MMS will provide royalty suspension for the first 20 Bcf of production from a well drilled below 15,000 feet subsea. The incentive was modified to address MMS’ reassessment of economic factors by raising the threshold price at which the royalty suspension would end from $3.50/MMBtu to $5/MMBtu.

“This ensures that the incentive is not pulled back prematurely by wildly fluctuating gas prices,” Tom Kitsos, MMS’ acting director. “[It] will stay in place during periods of modestly high natural gas prices but end when the price remains at sustained high levels, over a period of a year. This incentive at this level is necessary to stimulate industry’s willingness to invest in this high cost, high risk, and operationally difficult area.”

He said the incentives are the same as those instituted for Central Gulf Lease Sale 178, Part 1 held last March, and said that next month’s sale “will provide incentives for high cost/high risk exploration for natural gas targets deep below the ocean floor, in addition to providing an appropriate mix of incentives to ensure that exploration and development continues in ultra-deep waters with the same momentum as in the past.”

Deepwater royalty relief will be applied to tracts in water depths of more than 800 meters. The specific terms of royalty relief will be granted to individual leases rather than fields. For Sale 180, the royalty “suspension volumes” range from 9 MMboe in water depths of 800-1,599 meters to 12 MMboe of relief in depths of more than 1,600 meters. Lessees will be allowed to produce these volumes of oil and gas before any royalty obligations are due the federal government.
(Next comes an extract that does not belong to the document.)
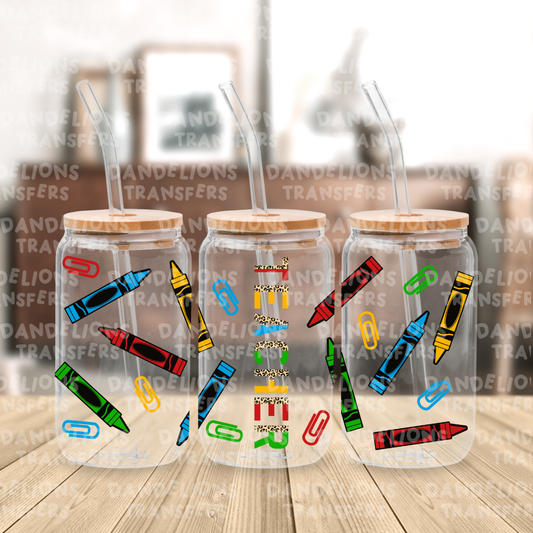 Crayons & Paper Clips Teacher UVDTF 16oz wrap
The 180 lease sale encompasses 4,114 unleased blocks, totaling about 22.37 million acres, in the Western GOM Outer Continental Shelf planning area offshore Texas and in deeper waters offshore Louisiana. The blocks are located from nine to 250 miles offshore in water from eight meters to more than 3,000 meters. Estimates of undiscovered recoverable hydrocarbons are expected to be between 10-90 MMboe and 0.57-1.93 Tcf. There are 1,951 blocks in water deeper than 800 meters. Included in the 180 lease sale are 258 blocks in the area formerly known as the Western Gap, part of the new U.S-Mexico boundary agreement. MMS’s 178, Part 2 sale includes 53 unleased blocks or about 250,788 acres.